Documentation should include:
- Multiple medical diagnoses, co-morbidities, or cultural, physical, or mental health problems
- Limitations in activities of daily living, mental status, etc.
- The examples identified by CMS includes “an aged patient with a history of DM and angina pectoris is recovering from an open reduction of the neck of the femur. He requires, among other services, careful skin care, appropriate oral medications, a diabetic diet, a therapeutic exercise program to preserve muscle tone and body condition, and observation to notice signs of deterioration in his condition or complications resulting from his restricted, but increasing mobility.”
No example in the manual shows a patient with a single primary diagnosis, thus, HTN or COPD alone does not seem to fit the requirements for this service.
The plan of care MUST be COMPLEX and UNSKILLED.
2. The plan must be complex, unskilled, requiring RN oversight.
Complex care means there are many facets involved in the patient’s care, which is unskilled. There may be many medications, treatments, or pieces of equipment that do not require the skills of a nurse to deliver if each is taught individually but, with another condition that adds risk, an RN is vital to coordinate and oversee a plan to minimize risk for hospitalization.
An example given in the MBPM includes a patient with mild dementia recovering from pneumonia, suffering from an increase in disorientation “has residual chest congestion, decreased appetite, and has remained in bed, immobile, throughout the episode with pneumonia.” In this situation, “skilled oversight of the nonskilled services would be reasonable and necessary pending the elimination of the chest congestion and resolution of the persistent disorientation to ensure the patient’s medical safety.”
The assessing RN must ask herself, what would happen if the RN was not involved in the careplan oversight?
There is an unstable caregiving situation
3. The caregiving situation is unstable.
An unstable caregiving situation can result from ongoing changes in the plan, the involvement of many services or caregivers, or an unsafe environment that does not provide adequate support. The RN will anticipate caregiver needs or identify potential factors in the environment that could complicate the patient’s safety or care. Because of complex situations, multiple diagnoses, and several caregivers, it is frequently the patient’s caregivers who cause or exacerbate the instability. In order to adequately provide the unskilled care, caregivers are needed. They are frequently not readily available or capable of managing a complex plan of care.
It takes the skills of the RN to manage the multiple complex diagnoses or factors and ensure that caregivers implement the complex, unskilled plan properly. Per the Medicare Benefits Policy Manual, “skilled nursing visits for management and evaluation of the patient’s care plan are also reasonable and necessary where underlying conditions or complications require that only a registered nurse can ensure that essential nonskilled care is achieving its purpose.”
- Management and evaluation is a qualifying skilled service provided by an RN only.
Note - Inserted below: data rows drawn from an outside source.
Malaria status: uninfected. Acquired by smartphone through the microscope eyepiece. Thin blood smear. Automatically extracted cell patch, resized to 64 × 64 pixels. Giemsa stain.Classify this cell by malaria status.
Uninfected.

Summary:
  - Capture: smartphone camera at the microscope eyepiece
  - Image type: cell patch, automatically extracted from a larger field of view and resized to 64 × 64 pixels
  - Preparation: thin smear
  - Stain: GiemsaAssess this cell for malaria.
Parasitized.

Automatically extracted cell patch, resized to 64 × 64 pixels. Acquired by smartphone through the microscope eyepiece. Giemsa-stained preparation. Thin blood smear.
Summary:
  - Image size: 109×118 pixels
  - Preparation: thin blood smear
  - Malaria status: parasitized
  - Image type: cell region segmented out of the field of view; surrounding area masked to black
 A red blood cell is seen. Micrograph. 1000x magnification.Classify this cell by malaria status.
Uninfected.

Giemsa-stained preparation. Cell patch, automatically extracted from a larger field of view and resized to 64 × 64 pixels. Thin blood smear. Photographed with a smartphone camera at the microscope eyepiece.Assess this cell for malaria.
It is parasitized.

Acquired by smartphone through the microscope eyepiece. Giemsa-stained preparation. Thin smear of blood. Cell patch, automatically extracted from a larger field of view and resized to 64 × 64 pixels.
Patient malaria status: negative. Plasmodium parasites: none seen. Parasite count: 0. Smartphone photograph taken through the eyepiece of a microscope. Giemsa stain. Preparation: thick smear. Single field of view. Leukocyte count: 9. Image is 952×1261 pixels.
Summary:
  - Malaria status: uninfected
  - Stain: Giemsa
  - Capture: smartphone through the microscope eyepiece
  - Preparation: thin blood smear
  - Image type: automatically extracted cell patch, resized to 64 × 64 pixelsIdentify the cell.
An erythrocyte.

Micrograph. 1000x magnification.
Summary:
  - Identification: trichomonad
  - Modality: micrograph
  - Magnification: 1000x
- Management and evaluation focuses on safe and effective implementation of a complex, unskilled care plan for a patient who is at increased risk for problem exacerbation or hospitalization.
- Management and evaluation services can be provided along with other skills such as assessment and teaching of patients (beneficiaries), education of caregivers, and direct procedures.
Remember, in the 1990s this skilled qualifying service was scrutinized heavily. There is reason to believe that this could occur again under MAC or RAC review.